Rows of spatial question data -
━━━━
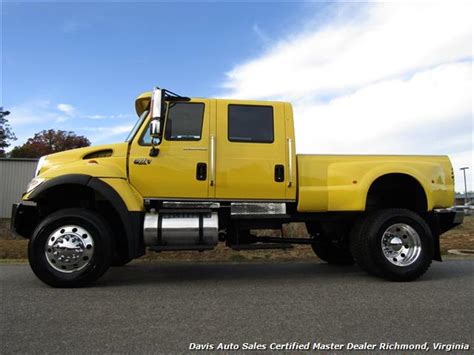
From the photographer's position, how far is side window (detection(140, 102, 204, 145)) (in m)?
6.13

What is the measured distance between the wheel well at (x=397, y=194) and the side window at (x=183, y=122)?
2848 millimetres

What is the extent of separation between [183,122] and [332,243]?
3328 millimetres

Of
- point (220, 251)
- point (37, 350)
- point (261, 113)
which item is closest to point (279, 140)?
point (261, 113)

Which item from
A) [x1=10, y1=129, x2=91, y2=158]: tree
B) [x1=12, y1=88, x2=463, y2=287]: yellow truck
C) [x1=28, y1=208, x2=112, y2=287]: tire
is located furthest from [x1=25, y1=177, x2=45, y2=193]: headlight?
[x1=10, y1=129, x2=91, y2=158]: tree

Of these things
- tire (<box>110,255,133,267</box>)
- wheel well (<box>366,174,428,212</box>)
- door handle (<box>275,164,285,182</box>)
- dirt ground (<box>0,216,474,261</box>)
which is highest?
door handle (<box>275,164,285,182</box>)

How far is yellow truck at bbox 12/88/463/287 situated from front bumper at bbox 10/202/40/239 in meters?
0.01

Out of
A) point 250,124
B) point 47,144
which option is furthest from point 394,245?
point 47,144

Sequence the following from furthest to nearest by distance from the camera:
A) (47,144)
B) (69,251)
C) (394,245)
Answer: (47,144) < (394,245) < (69,251)

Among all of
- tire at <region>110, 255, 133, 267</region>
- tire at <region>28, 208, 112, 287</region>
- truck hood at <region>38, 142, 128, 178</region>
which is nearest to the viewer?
tire at <region>28, 208, 112, 287</region>

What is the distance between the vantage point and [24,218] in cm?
600

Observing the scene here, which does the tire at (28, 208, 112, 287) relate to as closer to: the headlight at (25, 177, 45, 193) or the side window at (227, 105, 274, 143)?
the headlight at (25, 177, 45, 193)

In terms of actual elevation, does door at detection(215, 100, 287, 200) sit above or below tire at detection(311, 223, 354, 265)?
above

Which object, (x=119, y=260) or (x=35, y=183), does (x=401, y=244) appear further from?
(x=35, y=183)

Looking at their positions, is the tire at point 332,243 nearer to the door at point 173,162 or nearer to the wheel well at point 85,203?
the door at point 173,162
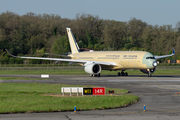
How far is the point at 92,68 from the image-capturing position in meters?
49.8

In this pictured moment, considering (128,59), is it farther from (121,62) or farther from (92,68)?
(92,68)

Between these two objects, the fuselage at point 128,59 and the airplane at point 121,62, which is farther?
the airplane at point 121,62

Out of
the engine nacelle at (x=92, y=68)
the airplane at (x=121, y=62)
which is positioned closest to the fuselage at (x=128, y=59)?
the airplane at (x=121, y=62)

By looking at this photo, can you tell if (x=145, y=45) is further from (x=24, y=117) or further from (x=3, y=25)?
(x=24, y=117)

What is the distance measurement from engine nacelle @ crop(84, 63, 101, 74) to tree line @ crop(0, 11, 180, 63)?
5722cm

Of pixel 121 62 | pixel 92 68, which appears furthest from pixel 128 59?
pixel 92 68

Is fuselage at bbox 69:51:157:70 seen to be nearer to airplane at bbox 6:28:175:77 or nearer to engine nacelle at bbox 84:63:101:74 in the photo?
airplane at bbox 6:28:175:77

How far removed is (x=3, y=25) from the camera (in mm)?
132500

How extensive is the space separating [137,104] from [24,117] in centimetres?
838

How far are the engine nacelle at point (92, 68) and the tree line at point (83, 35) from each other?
57219 millimetres

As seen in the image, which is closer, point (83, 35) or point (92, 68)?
point (92, 68)

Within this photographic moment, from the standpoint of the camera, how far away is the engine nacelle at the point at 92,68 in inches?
1964

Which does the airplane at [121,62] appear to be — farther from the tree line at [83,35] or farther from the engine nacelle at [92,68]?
the tree line at [83,35]

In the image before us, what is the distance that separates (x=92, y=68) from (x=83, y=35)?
98.6 meters
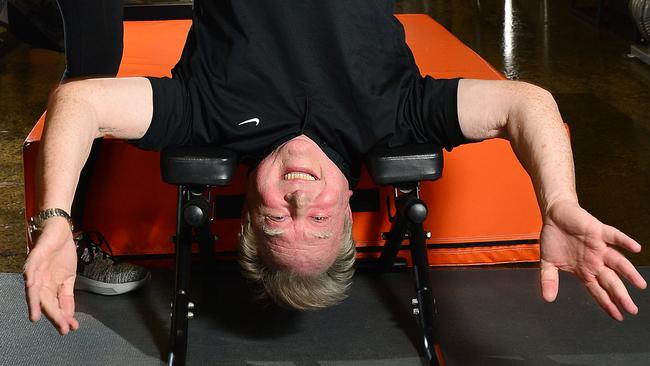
━━━━
Request -
Please count the lines in the items above that contain the string "closest", treating case as significant, and give only the number.

Solution below -
2